The fruits of summer and autumn have particular fragrances which evoke feelings and long memories. When food was short back in the middle of the last century, the two large cherry trees in our garden were protected against the invading starlings in a continuance of the previous warfare. My father, crouched behind the hen hut, thought himself invisible as he took pot shots at the chattering birds with an ancient air rifle. He hit more White Heart cherries than marauders who scattered for a while and then returned to plunder the other tree, the Morello cherry with its deep red shiny fruits, sharp to the taste. When it comes down to it there's a bit of Proust in all of us.

Nowadays there is a need to grow more of our own food, to plant fruit trees in our gardens and allotments. The old tradition grew out of common-sense necessity. Transporting fruit was a problem, so people grew their own to ensure freshness and supply. The larger the garden, the more ambitious the result. The Big House would grow peaches, pineapples, melons, citrus fruits and vines. Of course, the gardeners grew them, but the owners would grab the credit. Their ambition pushed things to the limit. Competition and rivalry were rife and intense.

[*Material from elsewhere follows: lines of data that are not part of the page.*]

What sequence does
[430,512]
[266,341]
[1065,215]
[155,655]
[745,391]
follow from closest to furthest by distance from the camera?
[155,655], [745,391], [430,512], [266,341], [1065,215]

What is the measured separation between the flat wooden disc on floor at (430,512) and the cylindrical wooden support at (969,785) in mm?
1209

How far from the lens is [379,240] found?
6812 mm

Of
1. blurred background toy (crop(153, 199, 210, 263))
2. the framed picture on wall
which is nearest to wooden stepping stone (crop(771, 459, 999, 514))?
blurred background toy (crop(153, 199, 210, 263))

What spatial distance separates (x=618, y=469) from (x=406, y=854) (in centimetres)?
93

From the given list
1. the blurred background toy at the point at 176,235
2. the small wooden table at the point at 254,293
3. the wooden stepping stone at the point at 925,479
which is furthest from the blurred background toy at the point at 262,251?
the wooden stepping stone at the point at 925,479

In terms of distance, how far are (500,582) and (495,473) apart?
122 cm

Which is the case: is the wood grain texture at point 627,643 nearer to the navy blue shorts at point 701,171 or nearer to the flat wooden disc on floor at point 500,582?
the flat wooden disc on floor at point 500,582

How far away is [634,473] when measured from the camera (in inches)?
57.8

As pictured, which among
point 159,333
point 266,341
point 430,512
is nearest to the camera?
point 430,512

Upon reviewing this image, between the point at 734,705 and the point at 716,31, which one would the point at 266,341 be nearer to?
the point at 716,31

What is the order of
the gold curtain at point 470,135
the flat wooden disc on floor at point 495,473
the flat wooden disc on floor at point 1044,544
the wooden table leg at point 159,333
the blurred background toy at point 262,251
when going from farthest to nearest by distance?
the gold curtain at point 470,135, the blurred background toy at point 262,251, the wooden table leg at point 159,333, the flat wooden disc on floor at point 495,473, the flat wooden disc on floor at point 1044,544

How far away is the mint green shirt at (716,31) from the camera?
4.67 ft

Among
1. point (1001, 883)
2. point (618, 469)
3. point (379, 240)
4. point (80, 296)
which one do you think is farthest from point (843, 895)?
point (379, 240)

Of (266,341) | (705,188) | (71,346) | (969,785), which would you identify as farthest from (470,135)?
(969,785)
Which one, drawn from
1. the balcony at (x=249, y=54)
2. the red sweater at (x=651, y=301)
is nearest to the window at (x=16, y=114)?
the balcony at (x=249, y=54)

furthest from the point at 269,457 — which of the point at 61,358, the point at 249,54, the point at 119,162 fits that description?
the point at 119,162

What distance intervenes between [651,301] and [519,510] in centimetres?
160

In 1870 the vinery at Chiswick contained 83 vines of 26 varieties. At Manresa House in Roehampton 807 bunches of Black Hamburg grapes were cut in 1888. Grapes would be presented on the table all the year round in some houses. This level of fruit growing became an obsession. Here’s Dr Underhill in the Gardener's Weekly 1860 offering some advice on digestion - grape eating as a science.

' When in health swallow only the pulp. When costive, swallow the seeds with the pulp, ejecting the skin.' If overdone, then he advised the patient to ' swallow the pulp with the skin ejecting the seeds. Thus, may the grape be used as a medicine, while at the same time it serves as a luxury unsurpassed by any other cultivated fruit. An adult may eat from three to four pounds a day with benefit. It is well to take them with or immediately after meals.'  

Well indeed. You can have too much of a good thing. On which gastronomic note we turn with much pleasure to the next meeting of the season. In October we are delighted to welcome back Neil Ross who will be talking about how we can enliven our gardens even more with a bit of a wow factor. Dahlias, perhaps as at Barrington.  Neil is a gardener, designer, teacher and writer. His experience ranges from Sissinghurst and Great Dixter to New Zealand and the Mendip area which makes him a knowledgeable and interesting speaker. Details as follows:

Thursday 10th October in Wells Town Hall at 7.30pm

Neil Ross - The X Factor - 10 tips to give your garden the wow factor.